Seeing the ‘Invisible Patient’

Not once in the years I cared for my mother did any of her physicians ask me how I was doing. When was the last time I saw my own physician? Was I eating properly? Sleeping enough? Depressed?

What did I do for fun?

Frankly, I didn’t notice their apparent lack of concern, nor had I considered it since — until hearing a recent talk by Dr. Ronald D. Adelman, the co-chief of geriatrics and palliative medicine at Weill Cornell Medical College in New York City.

The subject was caregiver burden and how physicians ought to be attending to the “invisible patient,” the one supporting an elderly family member with dementia or a heart condition or diabetes — or all of the above. Given that there are currently 43.5 million people providing this kind of support to adults ages 50 and older, and that without them the long-term care system would collapse, you’d think the proposition that somebody ought to be paying attention to them would be a no-brainer.

Sad to say, physicians often look right past caregivers. Earlier this year, Dr. Adelman published an article in JAMA detailing the problem, along with recommendations for addressing the burdens of this group.

Among the risk factors for caregiver burden that should “trigger assessment,” according to Dr. Adelman, are these:

  • Being a woman.
  • The number of hours of care provided.
  • The complexity of medical tasks, like dealing with wounds, catheter bags and complex medication regimes.
  • Transitions from one kind and location of care to another, like from home to hospital, to rehab, to skilled nursing care or to hospice.
  • Financial stress.
  • Cognitive impairment in the patient.
  • A less educated caregiver.
  • A caregiver who lives with the patient.
  • A lack of choice in assuming the caregiving role.

The last two, Dr. Adelman noted, are usually in evidence when one spouse must take responsibility for the other despite her own vulnerabilities. In the JAMA article, Dr. Adelman cited the case of an 84-year-old woman caring for her 86-year-old husband who shot herself three times in an unsuccessful suicide attempt.

The most telling part of the incident was not the suicide attempt, Dr. Adelman said, but the woman’s expressed relief at not being responsible for her husband while she was in the hospital. He had refused nonfamily home care, and two nearby daughters either failed to see what was going on or were steered away by their mother, because she didn’t want to be a burden to them.

-.-.-

■ **LIST OF TASKS**:
A. Decide whether each statement below agrees with the caregiver article. Answer yes or no for each, quoting the words from the article that decide it.
(i) Dr. Ronald D. Adelman is co-chief of geriatrics and palliative medicine at Weill Cornell Medical College.
(ii) The 43.5 million people providing support are helping adults ages 65 and older.
(iii) The 86-year-old husband accepted nonfamily home care.
B. According to the caregiver article, in which journal did Dr. Adelman publish the article detailing the problem?
C. Turn the paragraph of the caregiver article beginning "The most telling part of the incident" into a short list that keeps its main facts.

■ **SOURCE INFORMATION**:
-.-.-

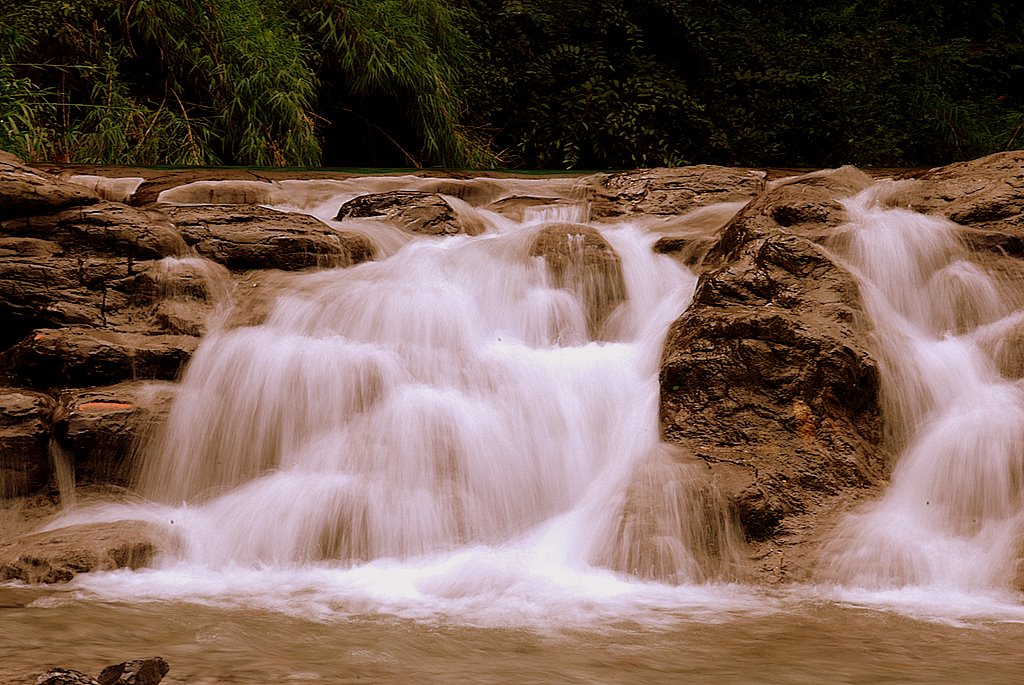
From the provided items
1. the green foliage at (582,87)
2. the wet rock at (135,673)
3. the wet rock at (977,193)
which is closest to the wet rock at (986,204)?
the wet rock at (977,193)

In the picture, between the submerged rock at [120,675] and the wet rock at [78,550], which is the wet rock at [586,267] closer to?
the wet rock at [78,550]

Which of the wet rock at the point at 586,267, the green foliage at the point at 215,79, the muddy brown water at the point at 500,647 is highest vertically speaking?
the green foliage at the point at 215,79

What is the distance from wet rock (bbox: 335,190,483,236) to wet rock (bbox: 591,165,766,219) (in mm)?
1154

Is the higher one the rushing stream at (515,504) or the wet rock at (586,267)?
the wet rock at (586,267)

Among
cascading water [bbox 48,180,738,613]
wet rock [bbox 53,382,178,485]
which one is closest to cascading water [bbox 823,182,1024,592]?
cascading water [bbox 48,180,738,613]

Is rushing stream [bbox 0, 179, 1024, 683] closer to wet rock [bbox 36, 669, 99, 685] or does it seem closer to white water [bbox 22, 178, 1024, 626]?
white water [bbox 22, 178, 1024, 626]

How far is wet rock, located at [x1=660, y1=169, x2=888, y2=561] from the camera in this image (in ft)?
13.3

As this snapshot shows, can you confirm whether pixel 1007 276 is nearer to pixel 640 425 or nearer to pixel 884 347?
pixel 884 347

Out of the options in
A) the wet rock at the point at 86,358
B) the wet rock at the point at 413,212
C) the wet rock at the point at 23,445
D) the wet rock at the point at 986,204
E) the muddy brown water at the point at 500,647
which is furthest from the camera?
the wet rock at the point at 413,212

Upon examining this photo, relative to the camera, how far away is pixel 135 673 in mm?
2023

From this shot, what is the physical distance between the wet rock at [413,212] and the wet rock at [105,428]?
2.25 m

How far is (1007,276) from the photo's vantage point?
202 inches

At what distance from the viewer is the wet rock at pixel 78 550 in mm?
3580

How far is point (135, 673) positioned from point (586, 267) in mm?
3956
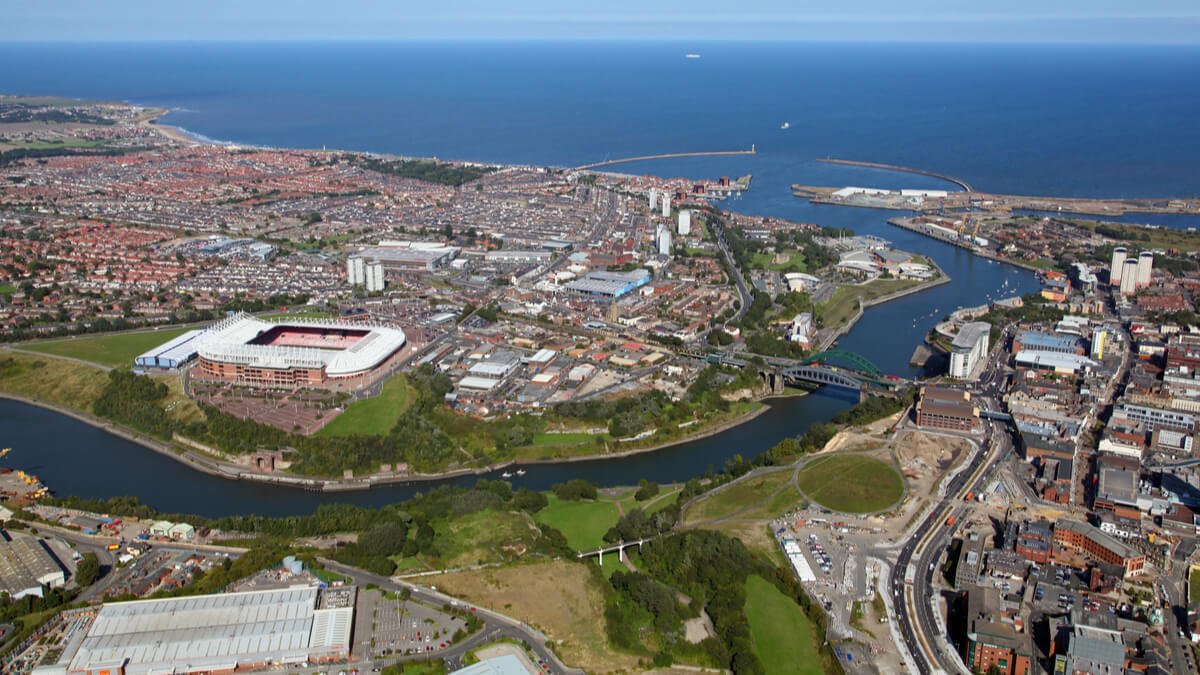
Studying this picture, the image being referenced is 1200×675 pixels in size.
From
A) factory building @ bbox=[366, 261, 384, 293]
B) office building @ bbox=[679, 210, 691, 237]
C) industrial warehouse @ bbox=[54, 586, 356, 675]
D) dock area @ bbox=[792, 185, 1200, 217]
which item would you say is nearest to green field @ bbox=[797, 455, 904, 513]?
industrial warehouse @ bbox=[54, 586, 356, 675]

-.-.-

■ **SOLUTIONS FOR EACH TASK**:
A.
(i) Yes: "the co-chief of geriatrics and palliative medicine at Weill Cornell Medical College in New York City"
(ii) No: "43.5 million people providing this kind of support to adults ages 50 and older"
(iii) No: "He had refused nonfamily home care"

B. JAMA.

C.
- Dr. Adelman said the most telling part of the incident was not the suicide attempt but the woman's expressed relief at not being responsible for her husband while she was in the hospital.
- Her husband had refused nonfamily home care.
- Two nearby daughters either failed to see what was going on or were steered away by their mother, who didn't want to be a burden to them.